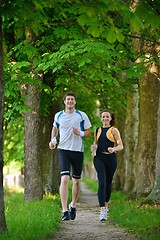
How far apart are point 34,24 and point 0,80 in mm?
924

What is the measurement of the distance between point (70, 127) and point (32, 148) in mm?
4271

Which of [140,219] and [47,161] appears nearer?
[140,219]

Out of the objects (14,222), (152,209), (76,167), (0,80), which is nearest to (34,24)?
(0,80)

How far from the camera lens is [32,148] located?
14.4 m

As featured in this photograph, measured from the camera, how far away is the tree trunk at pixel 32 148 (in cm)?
1423

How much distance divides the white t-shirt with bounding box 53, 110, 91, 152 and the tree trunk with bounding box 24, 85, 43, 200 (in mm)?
3903

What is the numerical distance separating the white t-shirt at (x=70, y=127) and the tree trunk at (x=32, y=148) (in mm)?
3903

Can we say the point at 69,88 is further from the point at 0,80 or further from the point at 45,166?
the point at 0,80

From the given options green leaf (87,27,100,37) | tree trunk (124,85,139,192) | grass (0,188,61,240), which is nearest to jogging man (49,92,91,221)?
grass (0,188,61,240)

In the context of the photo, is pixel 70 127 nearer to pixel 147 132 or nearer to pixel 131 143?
pixel 147 132

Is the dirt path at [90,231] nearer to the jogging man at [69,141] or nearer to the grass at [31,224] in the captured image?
the grass at [31,224]

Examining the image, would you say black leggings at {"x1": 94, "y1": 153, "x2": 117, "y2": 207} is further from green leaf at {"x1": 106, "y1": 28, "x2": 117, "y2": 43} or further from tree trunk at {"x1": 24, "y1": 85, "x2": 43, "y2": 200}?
green leaf at {"x1": 106, "y1": 28, "x2": 117, "y2": 43}

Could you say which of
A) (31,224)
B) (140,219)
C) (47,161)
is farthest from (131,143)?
(31,224)

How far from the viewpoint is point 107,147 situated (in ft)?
35.7
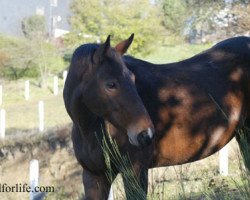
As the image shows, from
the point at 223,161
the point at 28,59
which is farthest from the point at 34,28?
the point at 223,161

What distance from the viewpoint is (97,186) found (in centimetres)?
404

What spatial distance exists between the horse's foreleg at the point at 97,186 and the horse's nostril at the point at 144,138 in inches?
34.8

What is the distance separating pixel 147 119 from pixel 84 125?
2.51 feet

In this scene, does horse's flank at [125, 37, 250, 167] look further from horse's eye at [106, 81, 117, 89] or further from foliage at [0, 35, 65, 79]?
foliage at [0, 35, 65, 79]

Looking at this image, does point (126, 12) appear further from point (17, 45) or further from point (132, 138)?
point (132, 138)

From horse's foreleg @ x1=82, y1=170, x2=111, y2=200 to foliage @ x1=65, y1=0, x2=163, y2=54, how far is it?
27158mm

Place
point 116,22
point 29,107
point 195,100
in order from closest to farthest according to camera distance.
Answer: point 195,100, point 29,107, point 116,22

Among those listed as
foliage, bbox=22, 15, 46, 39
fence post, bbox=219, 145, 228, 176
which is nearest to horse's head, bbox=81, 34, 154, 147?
fence post, bbox=219, 145, 228, 176

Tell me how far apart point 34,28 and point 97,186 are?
99.3ft

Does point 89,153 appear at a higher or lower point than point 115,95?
lower

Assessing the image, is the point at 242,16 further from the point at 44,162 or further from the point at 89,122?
the point at 89,122

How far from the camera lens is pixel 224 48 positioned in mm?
5082

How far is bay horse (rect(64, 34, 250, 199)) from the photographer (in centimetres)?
353

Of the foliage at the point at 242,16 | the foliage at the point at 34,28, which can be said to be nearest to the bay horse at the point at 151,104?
the foliage at the point at 242,16
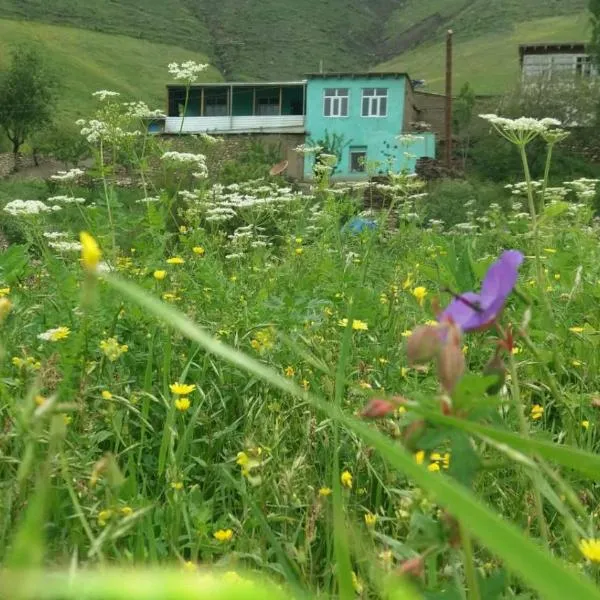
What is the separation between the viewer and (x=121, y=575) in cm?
21

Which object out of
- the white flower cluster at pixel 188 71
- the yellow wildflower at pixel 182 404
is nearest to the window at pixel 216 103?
the white flower cluster at pixel 188 71

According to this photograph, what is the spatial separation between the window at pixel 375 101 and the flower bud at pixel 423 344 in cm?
3424

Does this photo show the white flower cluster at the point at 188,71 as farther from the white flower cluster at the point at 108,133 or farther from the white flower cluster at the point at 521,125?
the white flower cluster at the point at 521,125

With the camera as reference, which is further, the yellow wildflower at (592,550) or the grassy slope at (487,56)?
the grassy slope at (487,56)

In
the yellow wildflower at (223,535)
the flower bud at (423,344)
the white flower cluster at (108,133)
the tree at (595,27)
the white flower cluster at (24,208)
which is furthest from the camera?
the tree at (595,27)

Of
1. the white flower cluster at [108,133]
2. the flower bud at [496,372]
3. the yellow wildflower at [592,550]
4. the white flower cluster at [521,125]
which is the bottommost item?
the yellow wildflower at [592,550]

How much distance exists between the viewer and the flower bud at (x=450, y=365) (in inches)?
22.1

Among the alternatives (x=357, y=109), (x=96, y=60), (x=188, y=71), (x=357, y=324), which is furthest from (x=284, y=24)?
(x=357, y=324)

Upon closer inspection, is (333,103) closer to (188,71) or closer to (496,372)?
(188,71)

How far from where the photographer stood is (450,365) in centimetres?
57

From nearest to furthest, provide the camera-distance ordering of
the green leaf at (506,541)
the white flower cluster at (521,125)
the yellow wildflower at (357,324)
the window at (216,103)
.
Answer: the green leaf at (506,541)
the yellow wildflower at (357,324)
the white flower cluster at (521,125)
the window at (216,103)

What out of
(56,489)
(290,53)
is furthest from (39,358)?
(290,53)

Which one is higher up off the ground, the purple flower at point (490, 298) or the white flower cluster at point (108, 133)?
the white flower cluster at point (108, 133)

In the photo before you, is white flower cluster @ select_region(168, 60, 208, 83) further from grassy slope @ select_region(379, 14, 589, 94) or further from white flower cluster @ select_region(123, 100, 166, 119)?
grassy slope @ select_region(379, 14, 589, 94)
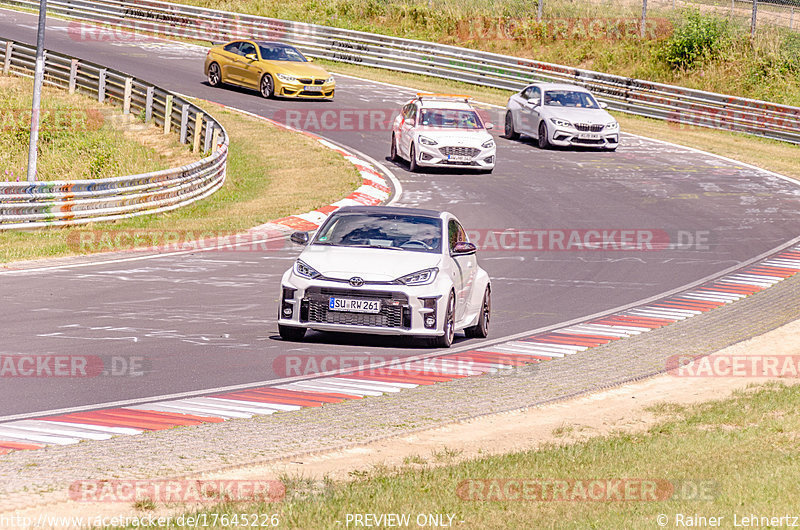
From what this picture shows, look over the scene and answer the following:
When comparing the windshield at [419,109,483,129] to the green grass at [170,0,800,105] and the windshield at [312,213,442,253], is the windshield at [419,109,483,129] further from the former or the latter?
the green grass at [170,0,800,105]

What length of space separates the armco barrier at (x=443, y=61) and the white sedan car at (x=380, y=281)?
26.1m

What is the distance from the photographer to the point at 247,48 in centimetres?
3741

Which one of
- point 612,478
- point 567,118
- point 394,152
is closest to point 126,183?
point 394,152

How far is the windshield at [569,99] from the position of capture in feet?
104

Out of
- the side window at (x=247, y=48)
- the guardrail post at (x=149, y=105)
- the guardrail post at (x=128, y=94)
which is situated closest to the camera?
the guardrail post at (x=149, y=105)

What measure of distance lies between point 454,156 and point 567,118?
15.4 feet

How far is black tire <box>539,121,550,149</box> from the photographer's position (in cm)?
3192

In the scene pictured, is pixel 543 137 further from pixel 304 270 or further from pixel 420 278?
pixel 304 270

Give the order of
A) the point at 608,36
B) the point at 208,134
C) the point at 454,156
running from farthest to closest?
the point at 608,36, the point at 208,134, the point at 454,156

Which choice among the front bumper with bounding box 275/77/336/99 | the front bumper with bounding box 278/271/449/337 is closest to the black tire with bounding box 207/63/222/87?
the front bumper with bounding box 275/77/336/99

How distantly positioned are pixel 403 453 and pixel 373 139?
2514cm

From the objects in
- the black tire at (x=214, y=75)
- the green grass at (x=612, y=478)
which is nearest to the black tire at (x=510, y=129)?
the black tire at (x=214, y=75)

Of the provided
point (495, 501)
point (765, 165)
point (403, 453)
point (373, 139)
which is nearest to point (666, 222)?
point (765, 165)

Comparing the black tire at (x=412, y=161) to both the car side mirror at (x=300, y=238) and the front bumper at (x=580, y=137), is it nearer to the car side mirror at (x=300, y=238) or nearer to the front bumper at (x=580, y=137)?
the front bumper at (x=580, y=137)
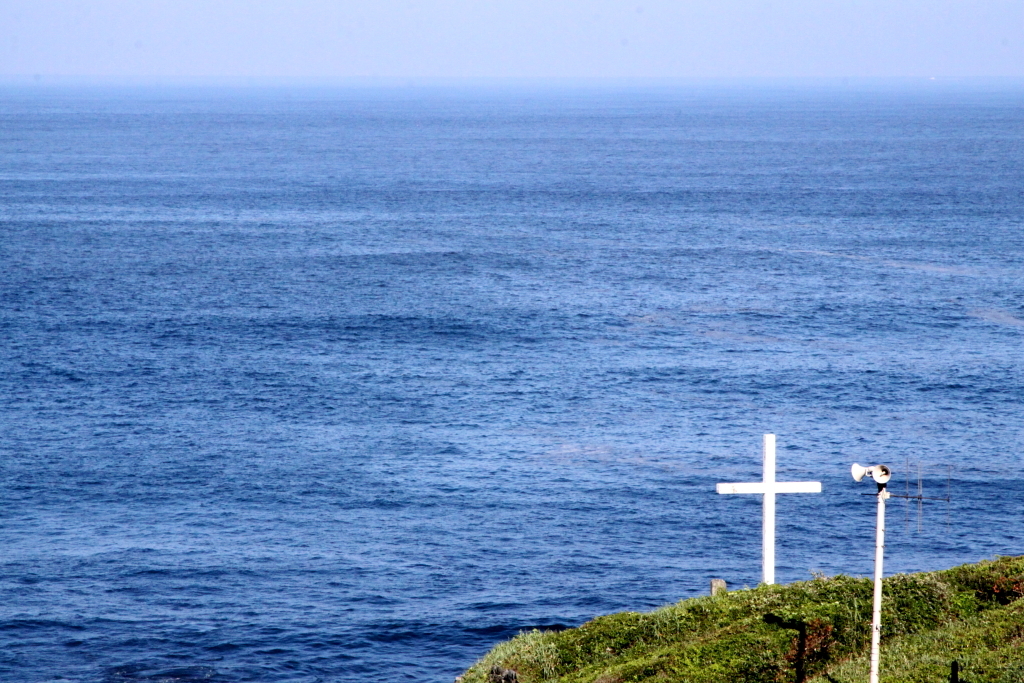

* * *

» **Work to do**
Gather each line from the rows above that contains the word "separation", and copy those lines without changes.

» **In response**
What is the separation between the viewer and (x=121, y=575) in cm?
According to this photograph, what is the spatial separation between the window at pixel 375 101 and the flower bud at pixel 423 344 in cm?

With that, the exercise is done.